Exercise details: Write each line out exactly, leaving none out.

Scene question records:
---------------

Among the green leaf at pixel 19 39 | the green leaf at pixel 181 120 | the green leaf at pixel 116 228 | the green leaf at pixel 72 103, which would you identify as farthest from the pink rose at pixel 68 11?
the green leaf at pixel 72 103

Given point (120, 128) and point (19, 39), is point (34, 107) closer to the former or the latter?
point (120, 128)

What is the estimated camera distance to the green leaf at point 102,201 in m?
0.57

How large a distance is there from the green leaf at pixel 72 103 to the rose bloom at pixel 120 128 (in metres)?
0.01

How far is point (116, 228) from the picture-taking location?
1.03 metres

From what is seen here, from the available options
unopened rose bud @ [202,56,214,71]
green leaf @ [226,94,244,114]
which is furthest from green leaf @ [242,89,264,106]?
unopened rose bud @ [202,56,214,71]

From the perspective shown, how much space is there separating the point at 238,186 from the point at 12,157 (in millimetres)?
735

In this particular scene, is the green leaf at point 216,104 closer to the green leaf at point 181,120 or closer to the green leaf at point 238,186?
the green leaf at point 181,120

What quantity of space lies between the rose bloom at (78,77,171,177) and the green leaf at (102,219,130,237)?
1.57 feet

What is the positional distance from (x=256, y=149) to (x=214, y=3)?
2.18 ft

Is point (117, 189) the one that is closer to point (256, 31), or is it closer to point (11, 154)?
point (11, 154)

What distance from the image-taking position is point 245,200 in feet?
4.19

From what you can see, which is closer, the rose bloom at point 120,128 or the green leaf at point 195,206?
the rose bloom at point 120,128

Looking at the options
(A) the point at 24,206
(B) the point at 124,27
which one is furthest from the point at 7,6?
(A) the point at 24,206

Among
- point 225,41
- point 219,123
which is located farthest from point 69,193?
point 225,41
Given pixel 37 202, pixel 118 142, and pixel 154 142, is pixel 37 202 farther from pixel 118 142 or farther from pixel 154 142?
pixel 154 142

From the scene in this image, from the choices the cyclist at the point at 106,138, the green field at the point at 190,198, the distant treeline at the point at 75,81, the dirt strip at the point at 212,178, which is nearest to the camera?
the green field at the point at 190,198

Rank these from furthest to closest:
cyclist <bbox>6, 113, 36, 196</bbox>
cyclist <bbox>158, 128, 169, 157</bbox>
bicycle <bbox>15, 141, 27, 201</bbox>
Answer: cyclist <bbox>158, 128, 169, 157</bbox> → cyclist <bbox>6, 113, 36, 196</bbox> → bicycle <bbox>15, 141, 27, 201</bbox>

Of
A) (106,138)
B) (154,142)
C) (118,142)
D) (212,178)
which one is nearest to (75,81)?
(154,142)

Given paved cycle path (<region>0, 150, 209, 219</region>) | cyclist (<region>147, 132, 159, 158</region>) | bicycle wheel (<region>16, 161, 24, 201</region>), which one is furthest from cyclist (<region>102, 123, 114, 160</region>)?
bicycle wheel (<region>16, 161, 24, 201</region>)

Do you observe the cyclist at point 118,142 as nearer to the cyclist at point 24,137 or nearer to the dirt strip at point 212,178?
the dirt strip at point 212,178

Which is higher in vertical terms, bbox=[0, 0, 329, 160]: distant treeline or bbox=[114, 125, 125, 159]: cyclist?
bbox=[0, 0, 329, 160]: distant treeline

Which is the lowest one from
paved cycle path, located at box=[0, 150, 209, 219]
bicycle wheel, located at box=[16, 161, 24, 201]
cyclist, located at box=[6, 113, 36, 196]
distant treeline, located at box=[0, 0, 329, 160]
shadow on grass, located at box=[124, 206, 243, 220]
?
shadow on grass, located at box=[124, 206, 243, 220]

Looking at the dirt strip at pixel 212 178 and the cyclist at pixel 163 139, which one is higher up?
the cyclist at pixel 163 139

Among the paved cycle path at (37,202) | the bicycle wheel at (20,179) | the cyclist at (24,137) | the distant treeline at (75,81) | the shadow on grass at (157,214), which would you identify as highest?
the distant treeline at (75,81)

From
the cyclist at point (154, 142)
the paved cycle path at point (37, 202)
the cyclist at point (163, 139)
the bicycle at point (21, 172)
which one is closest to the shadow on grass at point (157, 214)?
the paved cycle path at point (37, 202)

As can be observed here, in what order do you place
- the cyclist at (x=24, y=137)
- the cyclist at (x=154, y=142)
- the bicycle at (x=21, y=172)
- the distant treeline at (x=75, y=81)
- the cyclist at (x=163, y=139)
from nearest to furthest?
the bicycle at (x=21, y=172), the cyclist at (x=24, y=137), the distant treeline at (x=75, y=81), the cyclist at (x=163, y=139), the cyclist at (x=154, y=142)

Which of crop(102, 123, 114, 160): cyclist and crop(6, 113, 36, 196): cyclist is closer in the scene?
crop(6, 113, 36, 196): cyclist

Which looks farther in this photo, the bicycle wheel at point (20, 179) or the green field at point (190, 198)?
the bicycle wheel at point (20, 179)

---------------

Expected answer:
Among the green leaf at pixel 19 39 | the green leaf at pixel 181 120 | the green leaf at pixel 116 228 | the green leaf at pixel 72 103, which would you identify as farthest from the pink rose at pixel 68 11?
the green leaf at pixel 72 103

Given point (120, 128) and point (19, 39), is point (34, 107) closer to the former or the latter?
point (120, 128)

What is the estimated camera distance to the green leaf at point 102,201 in m?
0.57

How large a distance is there from the green leaf at pixel 72 103 to the rose bloom at pixel 120 128 (in metres)?
0.01

How far is point (116, 228) from the picture-taking location?
1.03 metres

From what is seen here, from the available options
unopened rose bud @ [202,56,214,71]
green leaf @ [226,94,244,114]
which is furthest from green leaf @ [242,89,264,106]?
unopened rose bud @ [202,56,214,71]

From the perspective shown, how much space is there separating the point at 238,186 from the point at 12,157 (in millimetres)?
735

In this particular scene, is the green leaf at point 216,104 closer to the green leaf at point 181,120 or closer to the green leaf at point 238,186?
the green leaf at point 181,120

What quantity of space lies between the rose bloom at (78,77,171,177) and the green leaf at (102,219,130,237)?
1.57 feet

What is the positional distance from (x=256, y=149) to (x=214, y=3)?
2.18 ft

Is point (117, 189) the one that is closer to point (256, 31), or is it closer to point (11, 154)?
point (11, 154)

What distance from the image-taking position is point 245,200 in feet?
4.19

From what you can see, which is closer, the rose bloom at point 120,128 or the green leaf at point 195,206?
the rose bloom at point 120,128

Looking at the options
(A) the point at 24,206
(B) the point at 124,27
which one is furthest from the point at 7,6?
(A) the point at 24,206

Among
- point 225,41
- point 219,123
which is located farthest from point 69,193?
point 225,41
Given pixel 37 202, pixel 118 142, and pixel 154 142, is pixel 37 202 farther from pixel 118 142 or farther from pixel 154 142?
pixel 154 142

From the scene in this image, from the choices the cyclist at the point at 106,138, the green field at the point at 190,198, the distant treeline at the point at 75,81, the dirt strip at the point at 212,178, which is nearest to the camera?
the green field at the point at 190,198

Rank these from furthest to closest:
cyclist <bbox>6, 113, 36, 196</bbox>
cyclist <bbox>158, 128, 169, 157</bbox>
bicycle <bbox>15, 141, 27, 201</bbox>
Answer: cyclist <bbox>158, 128, 169, 157</bbox> → cyclist <bbox>6, 113, 36, 196</bbox> → bicycle <bbox>15, 141, 27, 201</bbox>

Of
A) (106,138)
B) (154,142)
C) (118,142)
D) (212,178)
which one is nearest to (75,81)?
(154,142)

Given paved cycle path (<region>0, 150, 209, 219</region>) | cyclist (<region>147, 132, 159, 158</region>) | bicycle wheel (<region>16, 161, 24, 201</region>), which one is furthest from cyclist (<region>102, 123, 114, 160</region>)?
bicycle wheel (<region>16, 161, 24, 201</region>)

Do you observe the cyclist at point 118,142 as nearer to the cyclist at point 24,137 or nearer to the dirt strip at point 212,178?
the dirt strip at point 212,178

Which is higher in vertical terms, bbox=[0, 0, 329, 160]: distant treeline or bbox=[114, 125, 125, 159]: cyclist?
bbox=[0, 0, 329, 160]: distant treeline

Which is the lowest one from
paved cycle path, located at box=[0, 150, 209, 219]
bicycle wheel, located at box=[16, 161, 24, 201]
cyclist, located at box=[6, 113, 36, 196]
distant treeline, located at box=[0, 0, 329, 160]
shadow on grass, located at box=[124, 206, 243, 220]
?
shadow on grass, located at box=[124, 206, 243, 220]

Looking at the dirt strip at pixel 212 178 and the cyclist at pixel 163 139, which one is higher up?
the cyclist at pixel 163 139

Among the paved cycle path at (37,202) | the bicycle wheel at (20,179) | the cyclist at (24,137) | the distant treeline at (75,81) | the shadow on grass at (157,214), which would you identify as highest?
the distant treeline at (75,81)

From
the cyclist at point (154, 142)
the paved cycle path at point (37, 202)
the cyclist at point (163, 139)
the bicycle at point (21, 172)
which one is closest to the shadow on grass at point (157, 214)?
the paved cycle path at point (37, 202)

As can be observed here, in what order do you place
- the cyclist at (x=24, y=137)
- the cyclist at (x=154, y=142)
- the bicycle at (x=21, y=172)
- the distant treeline at (x=75, y=81)
- the cyclist at (x=163, y=139)
from nearest to furthest?
the bicycle at (x=21, y=172), the cyclist at (x=24, y=137), the distant treeline at (x=75, y=81), the cyclist at (x=163, y=139), the cyclist at (x=154, y=142)

Which of crop(102, 123, 114, 160): cyclist and crop(6, 113, 36, 196): cyclist is closer in the scene?
crop(6, 113, 36, 196): cyclist

Which looks farther in this photo, the bicycle wheel at point (20, 179) or the green field at point (190, 198)?
the bicycle wheel at point (20, 179)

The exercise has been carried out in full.